Guinee en Ivoorkust zijn twee tropische landen in het zuidwesten van West-Afrika. Met name Guinee voldoet aan het romantische beeld dat de doorsnee Europeaan heeft van  ‘donker Afrika’. Fraaie natuur met bossen, bergen en watervallen. Het land met de meeste chimpansees en dorpjes in de jungle waarvan de bewoners nauwelijks weet hebben van de mondiale beschaving.
Ivoorkust is veel meer aangepast aan de moderne tijd. Grote delen van het land bestaan uit plantages cacao, oliepalm, ananas, rubber en teak. De economische hoofdstad Abidjan met de kantoortorens op het centrale eiland Le Plateau wordt ook wel het Manhattan van Afrika genoemd. Een reis vol contrasten. 

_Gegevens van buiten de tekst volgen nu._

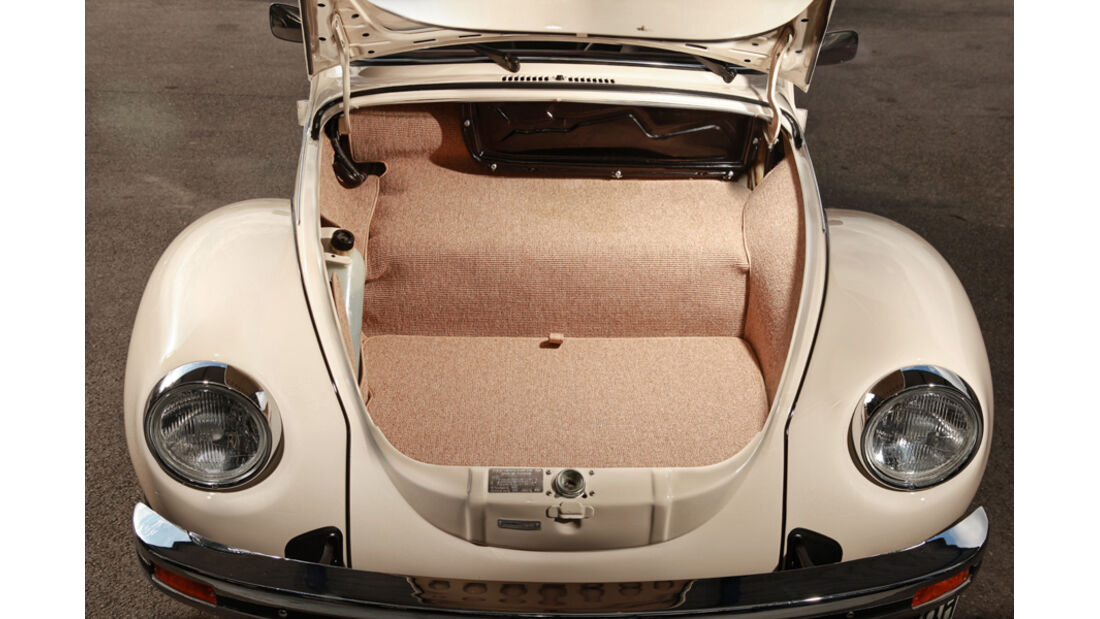 Memminger- VW Käfer, Kofferraum, Detail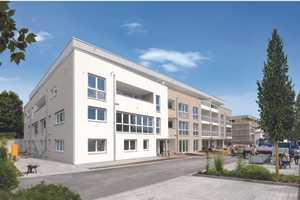 3 Zimmer Wohnung in Heilbronn (Kreis)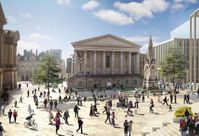 From Paradise To Purgatory: Untangling Claims Birmingham's £1B Regeneration Project Is In Trouble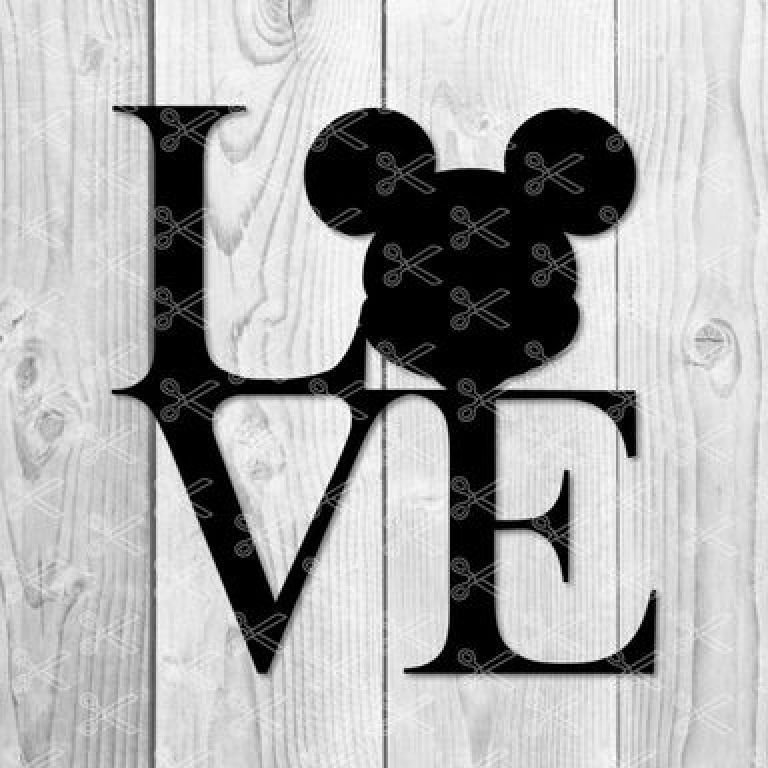 Download Love Mickey Mouse SVG PNG DXF Cut Files - High Quality ...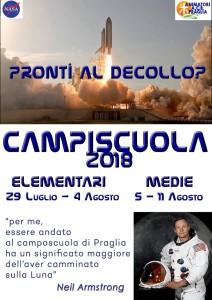 Campiscuola 2018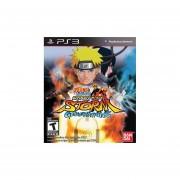 Naruto Shippuden Ultimate Ninja Storm Generations para PlayStation 3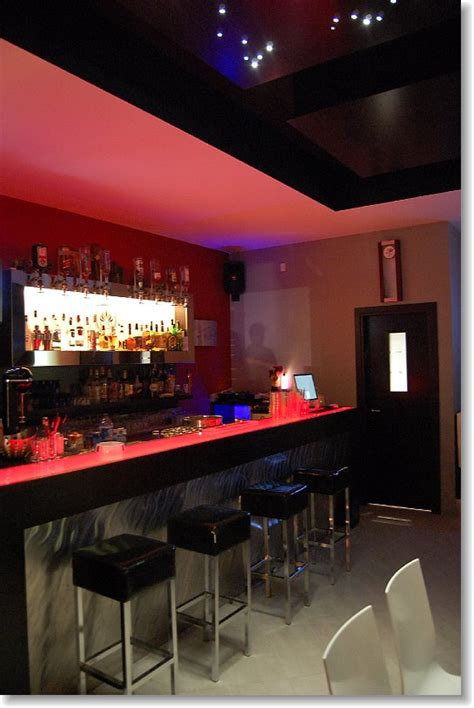 arredo lounge bar arredamento per lounge bar prodotti per arredare interni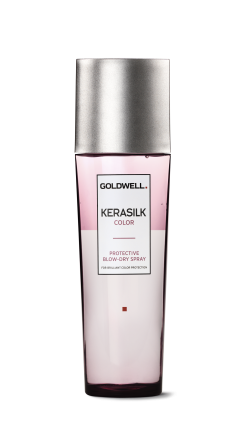 GOLDWELL Kerasilk  Color Schützendes Föhn Spray 125ml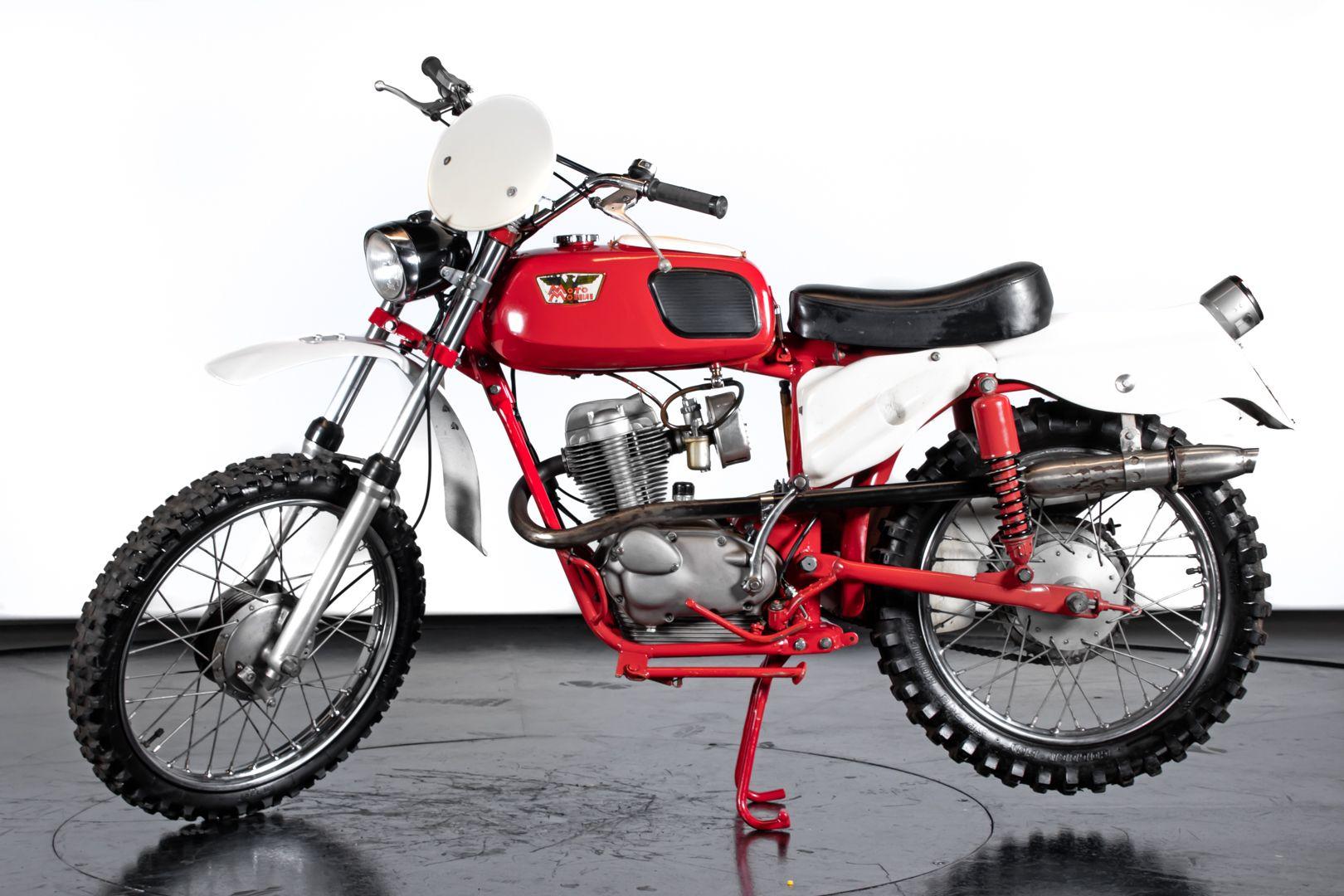 1970 Moto Morini Corsaro Regolarità 125 75903
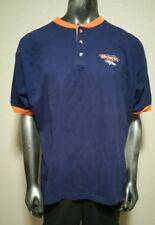 Denver Broncos Collectible Henley Style Shirt by THE EDGE NFL Football Sz XL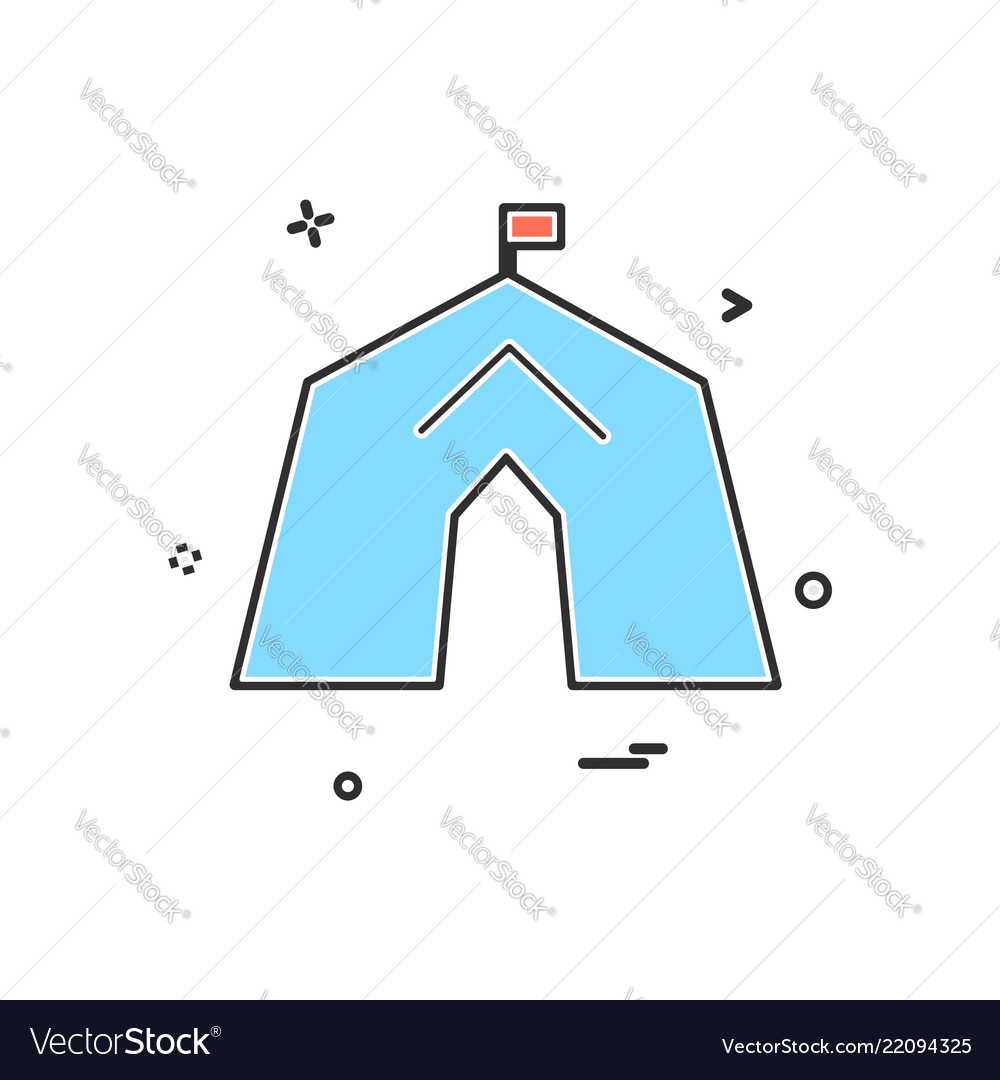 Tent icon design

We vertrekken uit Gambia. Bij velen bekend. Hoewel de meeste toeristen niet veel verder komen dan de kuststrook is er ook landinwaarts een redelijke toeristische infrastructuur. Zelfs in de diep in het binnenland gelegen stad Georgetown. We overnachten daar in een eenvoudige lodge aan de Gambia-rivier.

Senegal bezoeken we maar kort. Er in (Gambia – Senegal) en enkele uren later er weer uit (Senegal – Guinee). Stuiten we in Senegal nog wel eens op een verdwaalde toerist, in Guinee is het daarmee echt gedaan. Vooral het noorden rond de regiostad Koundara is uiterst dun bevolkt. 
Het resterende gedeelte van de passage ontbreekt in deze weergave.